February 27, 2026 | David F. Coppedge

SCT: Bacterial Flagellum Gets Souped Up

New findings show that an icon
of intelligent design is a motor
of motors with enmeshed gears

 

This article was first published in Science & Culture Today.


Can the Flagellum Get Any Better? Yes! Add Gears
by David Coppedge
Science & Culture Today, February 24, 2026

One of the original icons of intelligent design, the bacterial flagellum continues to astonish viewers shown a complex molecular motor in the “simplest” life-forms. As researchers peer deeper into its operations with super-resolution microscopy, they have revealed many more details since Michael Behe introduced his readers to its outboard-motor function in Darwin’s Black Box (1996), elaborating on it in more detail in his subsequent books. The bacterial flagellum played a starring role in Illustra Media’s film Unlocking the Mystery of Life in 2002. As recently as 2024, Destin Sandlin made a whole episode about it for his channel Smarter Every Day. To watch a modern animation of this elegant device is often enough to convince people of intelligent design. Here is an artifact clearly beyond the reach of unguided natural processes.

Torque Generation

One mystery remained, though: how did it generate torque? Rotating a propeller in fluid that feels more viscous at the nanometer scale requires significant turning force.
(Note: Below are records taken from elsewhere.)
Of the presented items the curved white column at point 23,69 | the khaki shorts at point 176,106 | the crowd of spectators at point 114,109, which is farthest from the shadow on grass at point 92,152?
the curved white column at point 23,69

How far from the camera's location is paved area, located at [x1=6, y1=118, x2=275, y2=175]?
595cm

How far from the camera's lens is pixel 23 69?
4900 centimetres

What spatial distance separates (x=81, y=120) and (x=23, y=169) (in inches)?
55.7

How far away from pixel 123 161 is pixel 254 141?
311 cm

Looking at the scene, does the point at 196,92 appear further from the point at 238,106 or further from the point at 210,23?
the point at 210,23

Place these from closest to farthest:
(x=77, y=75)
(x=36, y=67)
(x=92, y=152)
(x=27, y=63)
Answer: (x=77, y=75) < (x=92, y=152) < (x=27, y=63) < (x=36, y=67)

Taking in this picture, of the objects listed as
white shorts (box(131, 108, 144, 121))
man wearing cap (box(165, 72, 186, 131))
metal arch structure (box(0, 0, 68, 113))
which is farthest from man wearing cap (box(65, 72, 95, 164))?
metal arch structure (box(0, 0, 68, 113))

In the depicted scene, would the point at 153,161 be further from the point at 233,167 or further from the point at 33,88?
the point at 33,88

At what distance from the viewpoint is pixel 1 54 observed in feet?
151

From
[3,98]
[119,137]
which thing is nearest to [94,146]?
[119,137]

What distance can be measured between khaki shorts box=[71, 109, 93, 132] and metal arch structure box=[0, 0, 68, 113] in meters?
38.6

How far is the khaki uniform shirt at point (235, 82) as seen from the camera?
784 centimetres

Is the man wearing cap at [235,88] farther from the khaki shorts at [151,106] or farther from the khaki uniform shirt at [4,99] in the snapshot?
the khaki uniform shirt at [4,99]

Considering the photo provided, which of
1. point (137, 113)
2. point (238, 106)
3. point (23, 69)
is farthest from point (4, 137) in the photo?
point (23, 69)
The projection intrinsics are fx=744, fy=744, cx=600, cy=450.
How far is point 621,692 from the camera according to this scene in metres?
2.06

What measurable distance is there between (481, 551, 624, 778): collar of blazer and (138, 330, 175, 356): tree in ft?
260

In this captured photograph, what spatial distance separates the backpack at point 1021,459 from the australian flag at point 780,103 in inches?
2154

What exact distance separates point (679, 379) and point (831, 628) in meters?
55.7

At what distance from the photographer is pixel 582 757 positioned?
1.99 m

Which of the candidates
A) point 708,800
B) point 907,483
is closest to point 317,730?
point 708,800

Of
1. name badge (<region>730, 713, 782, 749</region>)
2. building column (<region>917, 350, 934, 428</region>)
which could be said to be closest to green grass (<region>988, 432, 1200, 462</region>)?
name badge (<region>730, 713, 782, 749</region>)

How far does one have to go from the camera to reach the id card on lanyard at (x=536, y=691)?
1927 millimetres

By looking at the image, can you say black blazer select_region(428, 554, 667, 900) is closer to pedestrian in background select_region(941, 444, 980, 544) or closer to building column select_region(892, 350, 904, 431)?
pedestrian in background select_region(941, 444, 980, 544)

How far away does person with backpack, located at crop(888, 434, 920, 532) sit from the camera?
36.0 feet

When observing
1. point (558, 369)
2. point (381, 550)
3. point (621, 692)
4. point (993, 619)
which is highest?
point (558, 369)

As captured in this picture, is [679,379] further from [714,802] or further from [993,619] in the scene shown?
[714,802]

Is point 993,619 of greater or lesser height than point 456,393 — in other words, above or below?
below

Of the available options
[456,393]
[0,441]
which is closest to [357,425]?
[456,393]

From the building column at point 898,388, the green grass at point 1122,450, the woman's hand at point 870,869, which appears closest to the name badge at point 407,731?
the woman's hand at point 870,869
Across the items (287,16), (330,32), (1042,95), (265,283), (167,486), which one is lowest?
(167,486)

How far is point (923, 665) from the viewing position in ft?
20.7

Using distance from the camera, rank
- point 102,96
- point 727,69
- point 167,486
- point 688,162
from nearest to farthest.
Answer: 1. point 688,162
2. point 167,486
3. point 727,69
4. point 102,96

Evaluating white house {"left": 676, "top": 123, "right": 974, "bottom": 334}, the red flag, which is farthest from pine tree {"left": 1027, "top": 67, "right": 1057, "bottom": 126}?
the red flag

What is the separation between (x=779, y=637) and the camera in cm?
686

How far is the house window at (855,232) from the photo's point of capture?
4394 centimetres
A recent paper in PNAS by Basarab Hosu and two colleagues at Harvard — the same university where pioneering research was done on it by Howard Berg in the 1990s — helps answer that question: “Torque-generating units of the bacterial flagellar motor are rotary motors.” The flagellum is a rotary motor rotated by smaller rotary motors! Even more amazing, those small motors act like gears. ID advocates leaped on the discovery of planthopper nymphs that use gears to hop, but these are orders of magnitude smaller.

Switching Direction

Another mystery was how the flagellum could switch rotation from one direction to the other almost instantly. The new model by Hosu et al. pictures the inner motors rapidly flipping from inside to outside or back. To visualize this, think of a ring toothed on the inside and outside. Now think of four small motorized gears inside the larger ring, rotating the ring as they turn. If they could flip to the outside and engage the ring’s outer teeth, the ring would reverse direction. Something like that is what Hosu et al. confirmed: “The bacterial flagellar motor is driven by the first set of enmeshed gearwheels that has been described in any living cell.” That’s worth a big “Wow!”